**VOS CONSIGNES:**
(a) Répondez aux questions suivantes sur l'article consacré au mur Occidental, en une ligne chacune :
(i) Combien de Juifs y a-t-il environ dans le monde aujourd'hui selon l'article ?
(ii) Quel ministère dirige Yaakov Litzman ?
(iii) Quelles publications David dirigeait-il comme rédacteur en chef avant le Times of Israel ?
(b) Relevez tous les titres de journaux ou de magazines nommés dans l'article sur le mur Occidental, sans compter les livres.
(c) Rédigez la suite de l'article sur le mur Occidental à partir de sa dernière phrase.

‘On ne veut pas vraiment de vous’, dit Netanyahu à des millions de Juifs
La décision prise par le Premier ministre de geler le plan de compromis du mur Occidental est un coup porté au coeur comme à l'âme de la communauté juive mondiale
David est le fondateur et le rédacteur en chef du Times of Israel. Il était auparavant rédacteur en chef du Jerusalem Post et du Jerusalem Report. Il est l’auteur de « Un peu trop près de Dieu : les frissons et la panique d’une vie en Israël » (2000) et « Nature morte avec les poseurs de bombes : Israël à l’ère du terrorisme » (2004).
En tout, il y a aujourd’hui environ 14 à 15 millions de Juifs dans le monde. Pas tant que ça, n’est-ce pas ? Et dimanche, le Premier ministre du seul état juif existant actuellement sur toute la surface de la terre l’a pourtant clairement établi aux yeux de nombreux millions de membres de la communauté en disant : « Israël ne veut pas vraiment de vous ».
Bien sûr, Benjamin Netanyahu ne tiendrait jamais un tel propos d’une manière aussi abrupte. Et sans aucun doute, il va bientôt déployer une énergie rhétorique considérable pour répéter que ce n’est bien évidemment pas le cas.
Mais son ministre de la Santé, Yaakov Litzman, chef de la formation HaYadout HaTorah, lui, n’avait aucun impératif de realpolitik le contraignant dans l’absolu à mesurer son langage. Et utilisant un langage nourri de l’orgueil de la victoire, après que le cabinet de Netanyahu a décidé dimanche de stopper le travail concernant l’établissement d’une section pluraliste de prière au mur Occidental, Litzman a déclaré, triomphant : « La décision gouvernementale de geler l’arrangement au mur Occidental lance un message clair au monde entier : Le mouvement réformé n’aura ni accès ni reconnaissance au mur Occidental ».

**DONNÉES:**
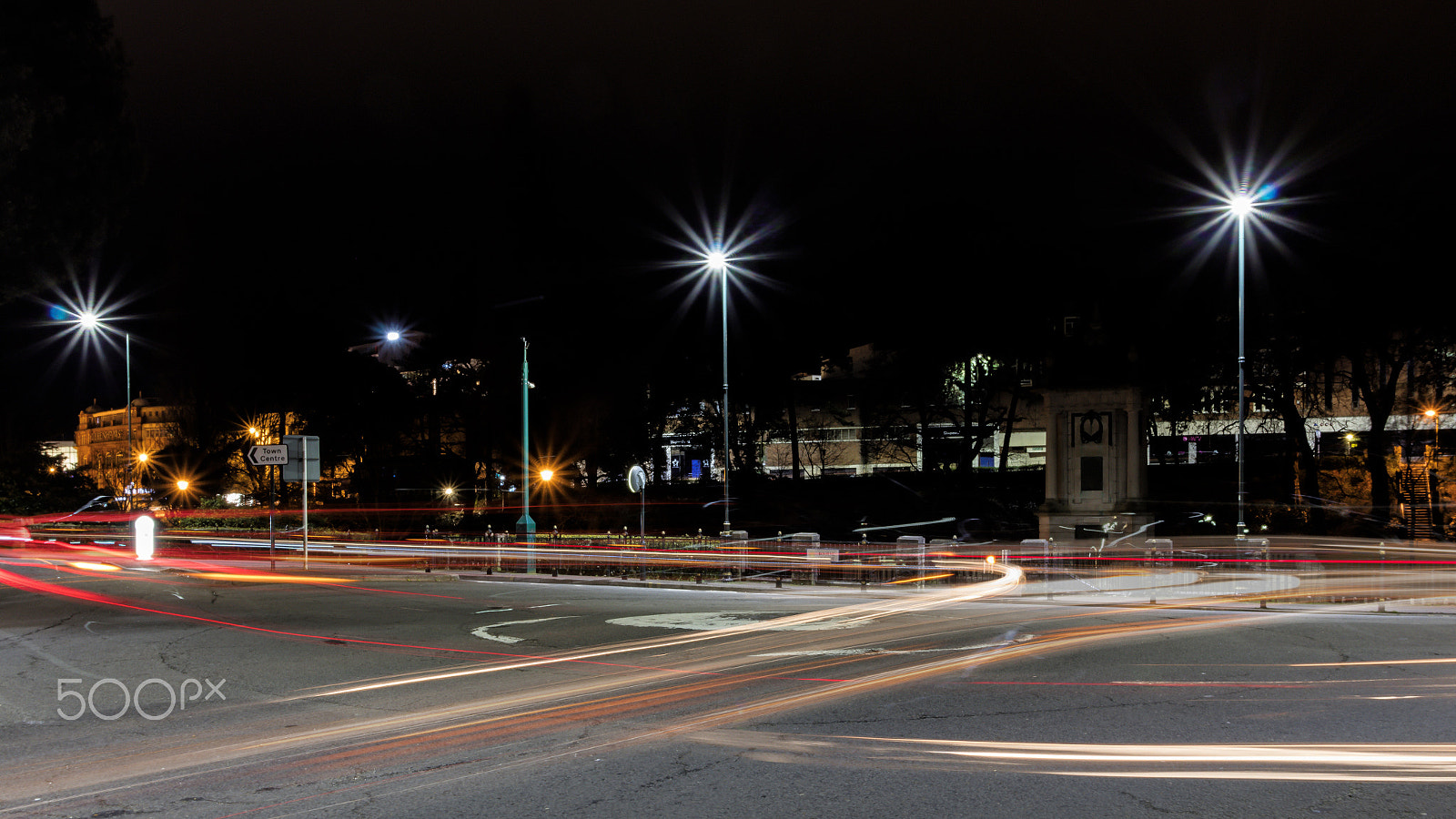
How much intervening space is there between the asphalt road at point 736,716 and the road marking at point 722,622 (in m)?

**CORRIGÉ DE L'EXERCICE:**
(a)
(i) Environ 14 à 15 millions.
(ii) Le ministère de la Santé.
(iii) Le Jerusalem Post et le Jerusalem Report.

(b) Times of Israel, Jerusalem Post, Jerusalem Report

(c)
Pour les ultra-orthodoxes, les courants non-orthodoxes du judaïsme sont des adversaires farouches. Les Juifs qui se moquent de la religion ne viennent pas menacer leur interprétation ultra-étroite de la foi et, qui sait, peuvent même encore être attirés vers leurs interprétations et leurs pratiques.
Mais les Juifs réformés, et les Juifs conservateurs – eux revendiquent leurs propres pratiques. Plus ouvertes. Plus égalitaires. Plus curieuses. Et bien plus menaçantes.
« Même si les nazis et les Juifs réformés ont tenté de nous détruire… », s’est ainsi laissé aller l’un de mes proches ultra-orthodoxes lors d’un discours prononcé à l’occasion d’un événement familial. Il ne cherchait pas la provocation – ce qui n’a finalement presque fait qu’empirer les choses. Il ne faisait que répéter sans réfléchir les idées préconçues implantées dans une grande partie de sa communauté.
Le Premier ministre n’est pas personnellement un fanatique ultra-orthodoxe. Le Premier ministre, au niveau politique toutefois, a de manière très évidente décidé que son avenir dépendra de la satisfaction des deux formations ultra-orthodoxes au sein de sa coalition.
Dans un discours prononcé en novembre 2015 à Washington devant les dirigeants de la communauté juive d’Amérique du nord – dont des millions de membres s’identifient au judaïsme non-orthodoxe – Netanyahu avait promis : « En tant que Premier ministre d’Israël, je ferai toujours en sorte que tous les Juifs se sentent chez eux en Israël, les Juifs réformés, les Juifs conservateurs, les Juifs orthodoxes ». De manière spécifique, il avait expliqué aux milliers de personnes venues assister à l’Assemblée générale annuelle des Fédérations juives qu’il espérait que son gouvernement trouverait rapidement le « protocole attendu depuis si longtemps qui permettra de faire du Kotel [le mur Occidental] une source d’unité pour le peuple juif et non un facteur de division ».
Combien ces propos avaient-ils été alors applaudis.
Quel sentiment de tromperie et de trahison doivent donc ressentir aujourd’hui ceux qui les avaient entendus.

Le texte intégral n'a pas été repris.